Stimulo has the open-hearted enthusiasm often associated with residents of the United States, for three decades known as the land of big fiscal deficits and small worries. His favourite example is the 1930s Great Depression, which only government spending could end. Now, almost four years after the collapse of Lehman Brothers, GDP growth remains slow and the unemployment rate high. The government deficit, he says, should be increased by as much as necessary to push the economy out of its current stagnation.
The Cutback Kid has a more restrained charm, the sort sometimes associated with suave European intellectuals. He praises the virtue of balanced government budgets: sound finances keep inflation far away, support the value of the currency and promote a strong economy by not stealing savings from the private sector, the source of durable growth. After four years of extraordinarily high government deficits, he says, it’s time to cut back.
There have been no knock-out blows. Neither stimulus nor austerity seems to work as predicted. The United States has tried stimulus and the UK austerity, but the results in both countries have been disappointing. The euro zone, which has tried less stimulus and more promises of austerity than either, has not done any better. Japan has been stimulating for years, without either recovery or inflationary disaster.

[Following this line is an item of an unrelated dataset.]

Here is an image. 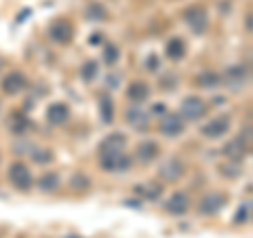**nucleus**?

Here is a summary of the most recent round: Cutback Kid opens with a one-two punch – first Latvia, where punitive austerity is turning the suffering economy around, and then history, which shows that fiscal contractions often help restore economic growth, while large fiscal deficits usually have bad consequences. Stimulo is not deterred. He ducks Latvia – austerity isn’t really working there – and he punches back with examples of successful borrow-and-grow polices. Then he strikes hard with Greece, where austerity is crushing the economy.